## SHORT EXERCISE
Only the lines from the one with "What physical distance" to the last line belong in your answer; write them out exactly and drop the pictures.

◇ ◇ ◇ ◇ ◇ ◇ ◇

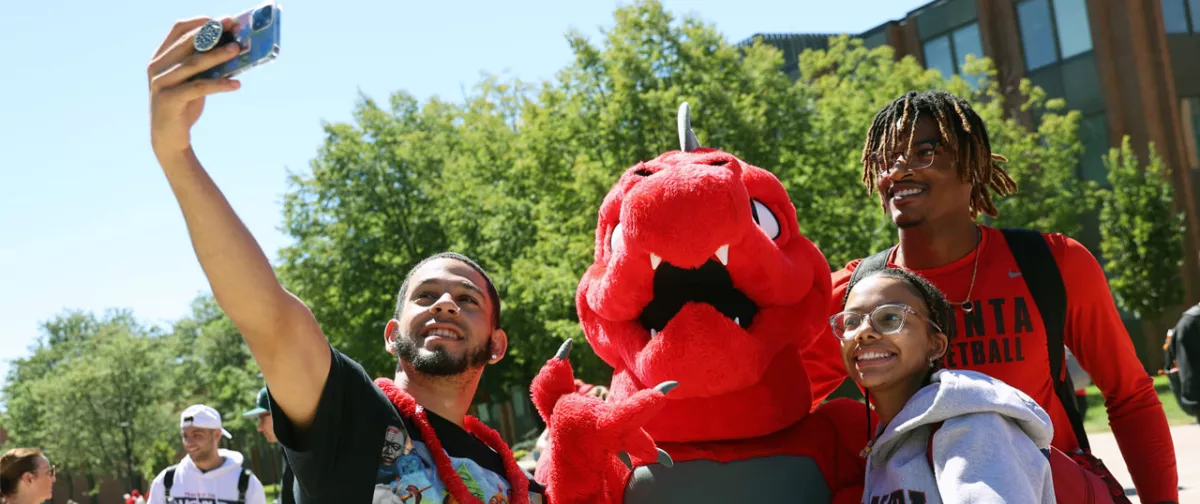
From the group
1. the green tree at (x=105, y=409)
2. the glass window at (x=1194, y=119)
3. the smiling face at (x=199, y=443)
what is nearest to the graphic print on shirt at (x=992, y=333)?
the smiling face at (x=199, y=443)

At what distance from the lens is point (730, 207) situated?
3.21 m

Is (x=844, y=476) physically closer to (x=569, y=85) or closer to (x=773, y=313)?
(x=773, y=313)

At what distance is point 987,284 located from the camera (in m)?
3.34

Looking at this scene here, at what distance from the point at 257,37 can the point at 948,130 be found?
2320 mm

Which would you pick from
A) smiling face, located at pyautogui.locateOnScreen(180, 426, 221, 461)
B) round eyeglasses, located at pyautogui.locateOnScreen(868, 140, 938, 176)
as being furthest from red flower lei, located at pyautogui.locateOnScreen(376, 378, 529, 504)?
smiling face, located at pyautogui.locateOnScreen(180, 426, 221, 461)

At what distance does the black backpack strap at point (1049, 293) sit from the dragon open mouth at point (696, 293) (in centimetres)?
89

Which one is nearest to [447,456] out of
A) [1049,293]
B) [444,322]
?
[444,322]

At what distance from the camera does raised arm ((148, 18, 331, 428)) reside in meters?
2.03

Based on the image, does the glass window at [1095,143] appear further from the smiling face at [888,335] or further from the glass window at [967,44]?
the smiling face at [888,335]

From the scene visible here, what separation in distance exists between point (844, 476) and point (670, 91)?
14.4 meters

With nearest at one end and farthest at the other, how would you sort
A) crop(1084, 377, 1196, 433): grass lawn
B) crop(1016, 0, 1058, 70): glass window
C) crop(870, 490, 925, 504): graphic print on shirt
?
crop(870, 490, 925, 504): graphic print on shirt
crop(1084, 377, 1196, 433): grass lawn
crop(1016, 0, 1058, 70): glass window

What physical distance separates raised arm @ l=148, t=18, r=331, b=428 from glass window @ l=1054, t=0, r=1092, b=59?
91.4ft

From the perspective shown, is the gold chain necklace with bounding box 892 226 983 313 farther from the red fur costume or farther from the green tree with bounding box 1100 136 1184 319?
the green tree with bounding box 1100 136 1184 319

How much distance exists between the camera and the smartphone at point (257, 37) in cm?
200
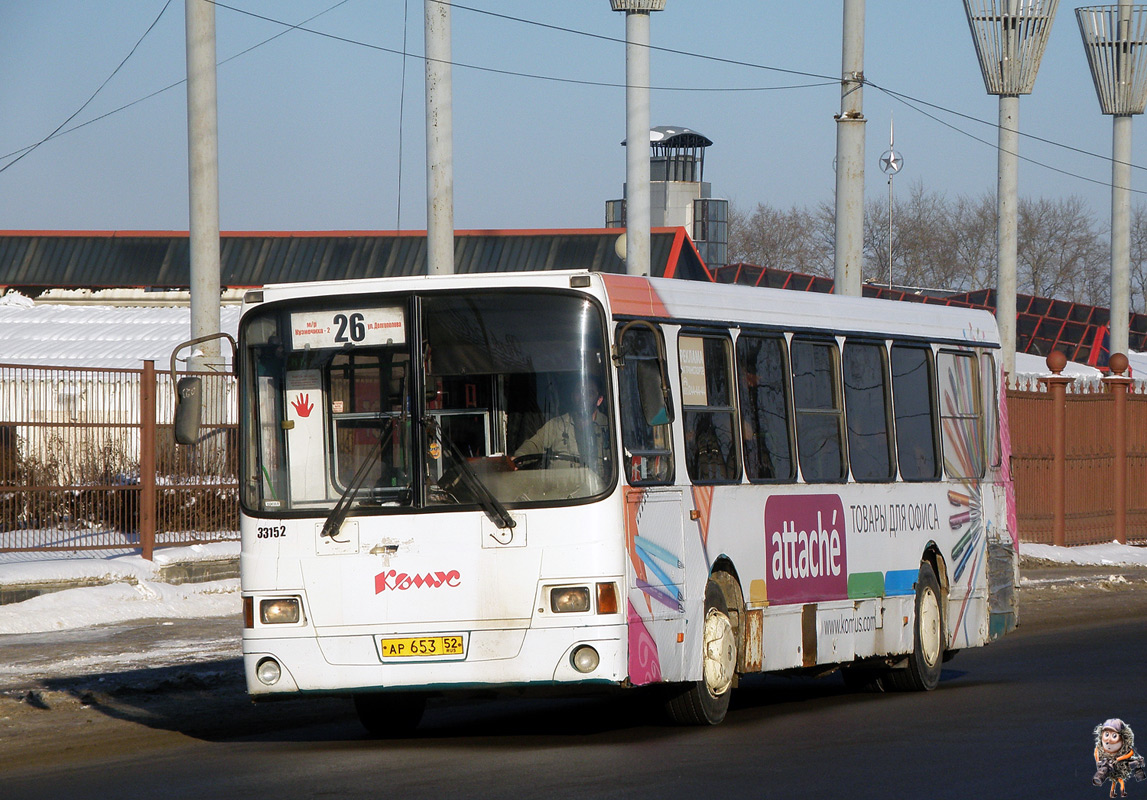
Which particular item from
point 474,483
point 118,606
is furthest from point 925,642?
point 118,606

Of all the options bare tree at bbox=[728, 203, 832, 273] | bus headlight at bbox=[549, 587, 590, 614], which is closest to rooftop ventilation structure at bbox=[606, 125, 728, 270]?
bare tree at bbox=[728, 203, 832, 273]

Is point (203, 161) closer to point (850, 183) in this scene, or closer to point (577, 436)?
point (850, 183)

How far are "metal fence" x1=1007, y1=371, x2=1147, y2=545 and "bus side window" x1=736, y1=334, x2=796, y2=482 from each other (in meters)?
15.4

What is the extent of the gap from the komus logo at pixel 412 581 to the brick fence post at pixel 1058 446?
1969 centimetres

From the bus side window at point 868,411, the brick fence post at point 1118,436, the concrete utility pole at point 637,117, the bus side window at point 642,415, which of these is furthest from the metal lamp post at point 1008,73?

◇ ◇ ◇ ◇ ◇ ◇ ◇

## RESULT
What physical distance separates raised arm @ l=148, t=18, r=331, b=428 from glass window @ l=1054, t=0, r=1092, b=59?
91.4ft

From the perspective shown, is the gold chain necklace with bounding box 892 226 983 313 farther from the red fur costume or farther from the green tree with bounding box 1100 136 1184 319?
the green tree with bounding box 1100 136 1184 319

How much distance exists between the camera and the smartphone at point (257, 37) in cm?
200
Which particular item from
point 474,483
point 118,606
is furthest from point 925,642?
point 118,606

Of all the options bare tree at bbox=[728, 203, 832, 273] | bus headlight at bbox=[549, 587, 590, 614], which is closest to rooftop ventilation structure at bbox=[606, 125, 728, 270]?
bare tree at bbox=[728, 203, 832, 273]

Is point (203, 161) closer to point (850, 183) in this scene, or closer to point (577, 436)?
point (850, 183)

How far are "metal fence" x1=1007, y1=371, x2=1147, y2=545 and "bus side window" x1=736, y1=334, x2=796, y2=482 from each other (in meters)?
15.4

What is the extent of the gap from the komus logo at pixel 412 581 to the brick fence post at pixel 1058 446?
1969 centimetres

From the bus side window at point 868,411, the brick fence post at point 1118,436, the concrete utility pole at point 637,117, the bus side window at point 642,415, which of these is furthest from the metal lamp post at point 1008,73?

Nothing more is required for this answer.